The US has done well, in its ongoing attempts to unravel the on-goings at FIFA over the years’, however a question that remains to be answered is “what compliance and information security controls were put in place to help prevent, detect and identify the bribery, corruption and money-laundering practices taking place through the company’s systems?”
Global organisations such as FIFA – particularly where there are a number of Politically Exposed Persons at the helm of affairs – should have in place a strong compliance function, supported by an operational risk and information security team to maintain appropriate checks and balances – albeit FIFA is an unregulated organisation, which may explain why it didn’t have a proactive compliance function in place.
It’s the responsibility of the Chief Compliance Officer (CCO), Chief Information Security Officer (CISO) and Chief Information Officer (CIO) of an organisation to implement internal controls, and work together to prevent regulatory breaches (including financial or information systems breaches) from taking place within a company or through it’s IT systems. Again, the trio have a responsibility to also detect and identify such incidences if they occur, and flag these to the appropriate persons to action.

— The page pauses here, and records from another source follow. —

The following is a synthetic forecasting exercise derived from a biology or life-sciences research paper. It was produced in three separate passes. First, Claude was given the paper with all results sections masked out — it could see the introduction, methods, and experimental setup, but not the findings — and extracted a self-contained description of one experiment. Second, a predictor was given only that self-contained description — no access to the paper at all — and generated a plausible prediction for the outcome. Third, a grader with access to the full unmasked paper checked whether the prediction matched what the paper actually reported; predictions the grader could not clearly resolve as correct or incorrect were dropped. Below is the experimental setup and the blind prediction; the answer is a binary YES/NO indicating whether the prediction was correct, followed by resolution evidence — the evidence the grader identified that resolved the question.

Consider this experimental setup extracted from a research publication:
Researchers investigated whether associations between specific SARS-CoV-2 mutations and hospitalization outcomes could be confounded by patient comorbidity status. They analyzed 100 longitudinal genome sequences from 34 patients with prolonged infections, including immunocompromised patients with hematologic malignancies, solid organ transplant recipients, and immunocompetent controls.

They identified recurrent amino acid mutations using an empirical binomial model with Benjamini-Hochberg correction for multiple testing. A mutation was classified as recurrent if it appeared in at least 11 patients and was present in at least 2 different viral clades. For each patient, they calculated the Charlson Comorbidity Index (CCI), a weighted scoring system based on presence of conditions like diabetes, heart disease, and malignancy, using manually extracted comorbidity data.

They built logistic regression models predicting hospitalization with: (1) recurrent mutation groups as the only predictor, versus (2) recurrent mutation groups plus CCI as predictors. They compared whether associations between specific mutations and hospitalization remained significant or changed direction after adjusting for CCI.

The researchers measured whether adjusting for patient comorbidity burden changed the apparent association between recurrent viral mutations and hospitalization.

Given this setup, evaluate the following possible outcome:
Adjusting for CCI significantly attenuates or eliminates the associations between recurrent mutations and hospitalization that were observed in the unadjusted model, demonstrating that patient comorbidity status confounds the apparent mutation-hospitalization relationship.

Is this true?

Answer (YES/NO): NO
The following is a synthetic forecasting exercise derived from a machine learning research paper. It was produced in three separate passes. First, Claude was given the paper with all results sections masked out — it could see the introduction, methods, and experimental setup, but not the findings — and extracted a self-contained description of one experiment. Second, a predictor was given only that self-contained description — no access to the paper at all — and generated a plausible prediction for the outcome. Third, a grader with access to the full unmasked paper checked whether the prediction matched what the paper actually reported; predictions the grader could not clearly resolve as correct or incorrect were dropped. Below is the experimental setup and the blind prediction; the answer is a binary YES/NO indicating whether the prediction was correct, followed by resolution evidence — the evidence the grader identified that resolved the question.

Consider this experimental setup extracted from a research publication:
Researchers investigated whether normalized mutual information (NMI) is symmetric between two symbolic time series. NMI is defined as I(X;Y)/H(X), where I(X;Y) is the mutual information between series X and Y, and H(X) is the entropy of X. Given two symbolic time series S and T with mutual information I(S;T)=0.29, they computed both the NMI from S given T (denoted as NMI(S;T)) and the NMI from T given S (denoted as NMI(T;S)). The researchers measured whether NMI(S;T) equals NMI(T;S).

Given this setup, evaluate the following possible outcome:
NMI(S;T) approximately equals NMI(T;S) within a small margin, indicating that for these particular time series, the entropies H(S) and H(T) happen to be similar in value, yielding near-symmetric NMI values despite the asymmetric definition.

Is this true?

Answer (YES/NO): NO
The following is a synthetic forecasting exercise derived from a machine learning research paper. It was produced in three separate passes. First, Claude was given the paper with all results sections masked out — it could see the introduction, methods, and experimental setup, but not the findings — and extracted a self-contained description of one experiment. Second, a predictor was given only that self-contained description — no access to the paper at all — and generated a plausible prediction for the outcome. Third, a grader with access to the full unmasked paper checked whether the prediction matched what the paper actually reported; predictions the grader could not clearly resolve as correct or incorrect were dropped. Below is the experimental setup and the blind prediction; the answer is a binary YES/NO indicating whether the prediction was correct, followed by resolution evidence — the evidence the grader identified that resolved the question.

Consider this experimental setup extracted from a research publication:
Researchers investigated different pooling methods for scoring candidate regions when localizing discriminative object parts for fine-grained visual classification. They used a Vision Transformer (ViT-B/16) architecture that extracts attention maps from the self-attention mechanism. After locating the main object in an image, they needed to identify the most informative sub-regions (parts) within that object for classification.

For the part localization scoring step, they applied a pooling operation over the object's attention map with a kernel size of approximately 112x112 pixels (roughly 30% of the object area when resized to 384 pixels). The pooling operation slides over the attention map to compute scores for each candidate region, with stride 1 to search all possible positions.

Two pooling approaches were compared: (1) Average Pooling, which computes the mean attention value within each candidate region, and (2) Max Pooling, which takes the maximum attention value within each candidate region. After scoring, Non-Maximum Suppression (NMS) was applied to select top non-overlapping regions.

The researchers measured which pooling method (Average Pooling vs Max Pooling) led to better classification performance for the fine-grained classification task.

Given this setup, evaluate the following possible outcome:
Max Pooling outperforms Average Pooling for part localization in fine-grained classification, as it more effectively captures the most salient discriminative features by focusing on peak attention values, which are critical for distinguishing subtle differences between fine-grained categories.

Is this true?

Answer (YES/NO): NO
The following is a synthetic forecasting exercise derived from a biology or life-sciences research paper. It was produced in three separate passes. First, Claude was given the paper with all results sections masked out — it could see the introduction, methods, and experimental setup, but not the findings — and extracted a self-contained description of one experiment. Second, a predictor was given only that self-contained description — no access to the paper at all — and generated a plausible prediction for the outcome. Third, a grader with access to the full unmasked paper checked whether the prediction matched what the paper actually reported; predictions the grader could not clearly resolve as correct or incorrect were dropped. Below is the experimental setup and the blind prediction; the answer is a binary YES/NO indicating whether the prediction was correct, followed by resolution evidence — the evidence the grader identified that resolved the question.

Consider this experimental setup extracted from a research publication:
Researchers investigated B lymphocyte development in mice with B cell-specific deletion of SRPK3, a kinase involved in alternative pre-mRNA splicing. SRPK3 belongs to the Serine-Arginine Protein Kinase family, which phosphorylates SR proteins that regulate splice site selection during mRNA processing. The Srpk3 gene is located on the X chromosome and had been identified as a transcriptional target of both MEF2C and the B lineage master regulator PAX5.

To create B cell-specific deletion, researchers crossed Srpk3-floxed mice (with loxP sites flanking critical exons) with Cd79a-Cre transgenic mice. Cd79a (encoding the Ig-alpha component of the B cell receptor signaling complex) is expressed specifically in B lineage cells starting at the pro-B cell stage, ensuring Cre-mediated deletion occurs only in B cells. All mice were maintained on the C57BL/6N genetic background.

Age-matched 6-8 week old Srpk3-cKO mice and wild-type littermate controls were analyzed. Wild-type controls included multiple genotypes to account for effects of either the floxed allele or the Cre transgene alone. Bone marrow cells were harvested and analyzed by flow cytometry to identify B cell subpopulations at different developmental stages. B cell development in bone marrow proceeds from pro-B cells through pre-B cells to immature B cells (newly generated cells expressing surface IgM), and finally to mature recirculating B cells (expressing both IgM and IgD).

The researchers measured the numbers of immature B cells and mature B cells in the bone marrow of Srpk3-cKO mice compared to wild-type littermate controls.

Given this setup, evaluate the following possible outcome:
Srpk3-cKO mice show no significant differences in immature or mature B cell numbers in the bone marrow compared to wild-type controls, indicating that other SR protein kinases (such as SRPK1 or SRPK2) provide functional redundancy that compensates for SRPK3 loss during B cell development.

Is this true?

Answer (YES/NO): NO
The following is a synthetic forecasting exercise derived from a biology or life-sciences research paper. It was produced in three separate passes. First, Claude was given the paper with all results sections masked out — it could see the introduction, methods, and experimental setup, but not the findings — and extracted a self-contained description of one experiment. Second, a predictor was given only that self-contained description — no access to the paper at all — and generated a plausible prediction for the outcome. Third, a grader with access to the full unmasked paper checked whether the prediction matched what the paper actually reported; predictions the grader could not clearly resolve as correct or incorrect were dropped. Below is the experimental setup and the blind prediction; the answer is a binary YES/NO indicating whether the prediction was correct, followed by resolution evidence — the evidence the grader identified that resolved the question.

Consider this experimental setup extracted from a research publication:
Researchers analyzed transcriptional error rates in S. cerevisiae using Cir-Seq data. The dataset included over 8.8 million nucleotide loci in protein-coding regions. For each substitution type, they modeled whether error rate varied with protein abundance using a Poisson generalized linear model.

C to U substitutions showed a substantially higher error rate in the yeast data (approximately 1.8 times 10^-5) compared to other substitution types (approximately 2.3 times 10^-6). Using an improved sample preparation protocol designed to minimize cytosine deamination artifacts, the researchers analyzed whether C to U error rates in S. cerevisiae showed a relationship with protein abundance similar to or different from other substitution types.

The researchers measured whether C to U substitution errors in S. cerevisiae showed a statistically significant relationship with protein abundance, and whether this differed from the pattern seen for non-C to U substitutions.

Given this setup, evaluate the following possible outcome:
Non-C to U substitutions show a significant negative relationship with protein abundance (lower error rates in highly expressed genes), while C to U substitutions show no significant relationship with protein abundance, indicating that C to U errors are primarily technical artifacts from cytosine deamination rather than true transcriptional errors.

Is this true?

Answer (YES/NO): NO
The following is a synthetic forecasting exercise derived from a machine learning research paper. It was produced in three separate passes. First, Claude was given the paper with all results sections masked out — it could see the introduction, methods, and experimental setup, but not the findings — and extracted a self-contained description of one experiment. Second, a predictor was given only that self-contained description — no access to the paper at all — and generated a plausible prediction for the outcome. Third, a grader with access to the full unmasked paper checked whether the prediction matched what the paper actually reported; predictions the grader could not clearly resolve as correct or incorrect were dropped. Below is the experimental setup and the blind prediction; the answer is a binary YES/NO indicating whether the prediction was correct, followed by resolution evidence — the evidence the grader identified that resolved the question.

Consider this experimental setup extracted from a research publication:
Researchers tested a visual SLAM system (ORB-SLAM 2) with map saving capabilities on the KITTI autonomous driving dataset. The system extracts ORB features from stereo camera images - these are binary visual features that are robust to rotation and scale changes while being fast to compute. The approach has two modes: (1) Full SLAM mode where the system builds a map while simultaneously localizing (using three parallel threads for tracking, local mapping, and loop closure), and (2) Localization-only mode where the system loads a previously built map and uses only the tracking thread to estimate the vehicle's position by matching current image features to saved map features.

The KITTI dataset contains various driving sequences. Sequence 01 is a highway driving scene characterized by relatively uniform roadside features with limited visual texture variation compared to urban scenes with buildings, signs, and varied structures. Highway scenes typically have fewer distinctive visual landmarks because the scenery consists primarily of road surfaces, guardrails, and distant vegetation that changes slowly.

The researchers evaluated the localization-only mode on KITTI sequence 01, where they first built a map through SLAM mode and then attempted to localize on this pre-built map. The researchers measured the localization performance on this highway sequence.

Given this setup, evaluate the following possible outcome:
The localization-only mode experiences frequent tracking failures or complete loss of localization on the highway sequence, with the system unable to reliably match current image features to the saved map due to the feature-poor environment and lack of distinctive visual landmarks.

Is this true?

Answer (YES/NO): NO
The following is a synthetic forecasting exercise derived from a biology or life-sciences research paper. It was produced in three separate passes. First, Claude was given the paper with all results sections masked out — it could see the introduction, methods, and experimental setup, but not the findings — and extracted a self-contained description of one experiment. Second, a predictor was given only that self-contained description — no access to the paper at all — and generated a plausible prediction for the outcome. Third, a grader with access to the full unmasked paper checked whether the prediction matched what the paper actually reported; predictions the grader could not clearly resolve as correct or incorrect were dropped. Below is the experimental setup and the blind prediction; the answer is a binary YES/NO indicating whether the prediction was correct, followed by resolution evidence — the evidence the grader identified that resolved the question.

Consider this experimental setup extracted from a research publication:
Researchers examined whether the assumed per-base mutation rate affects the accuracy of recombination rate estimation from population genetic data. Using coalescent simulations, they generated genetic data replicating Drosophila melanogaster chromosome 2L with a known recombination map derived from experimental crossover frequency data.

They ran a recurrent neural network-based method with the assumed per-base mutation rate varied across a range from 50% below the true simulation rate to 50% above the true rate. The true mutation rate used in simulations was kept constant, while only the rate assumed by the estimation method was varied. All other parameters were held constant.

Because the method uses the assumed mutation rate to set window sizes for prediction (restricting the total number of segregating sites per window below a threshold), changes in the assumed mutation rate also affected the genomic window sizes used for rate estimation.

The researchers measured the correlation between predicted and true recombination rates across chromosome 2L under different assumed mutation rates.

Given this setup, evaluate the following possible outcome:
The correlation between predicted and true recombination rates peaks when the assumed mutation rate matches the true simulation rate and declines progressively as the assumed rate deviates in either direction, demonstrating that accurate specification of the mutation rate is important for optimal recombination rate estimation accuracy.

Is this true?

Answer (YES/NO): NO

To work effectively, the compliance function should be backed up by IT security and operational risk management processes, systems and staff to ensure a robust and proactive approach is adopted to protect the company’s reputation by preventing fraud, bribery, corruption or any other crime, including cyber-security crime from taking place within or against the company.
With the persistent allegations raised against FIFA over the years’, risk management systems should have been deployed to maintain a register of FIFA officers deemed at risk of financial misconduct- and the company’s Chief Compliance Officer should have been charged with proactively owning and managing the risk – working within the company to reduce the probability of financial crime from taking place.
The CISO should have also been charged with monitoring and reducing the risk of the company’s systems being used to facilitate any illegal transactions – which could have been done by the setting up of alerts, alarms and KPIs to flag the large amounts of money being laundered or paid out in bribes – when transmitted to banks.
It’s a crying shame that in Switzerland (the country that gave the world the three iterations of the Basel Accord to supervise global banks), FIFA officials located in Zurich, barely 53 miles from Basel City, were allowed to get up to their own devises, unchecked, unregulated and acting with impunity for so long until the US stepped in, citing global financial crime breaches.
As FIFA gears up to reform with new leadership at the helm, there’s a reminder that global compliance and IT functions have a joint responsibility to protect their company against operational, conduct, or business risk – whatever the sector of business operations.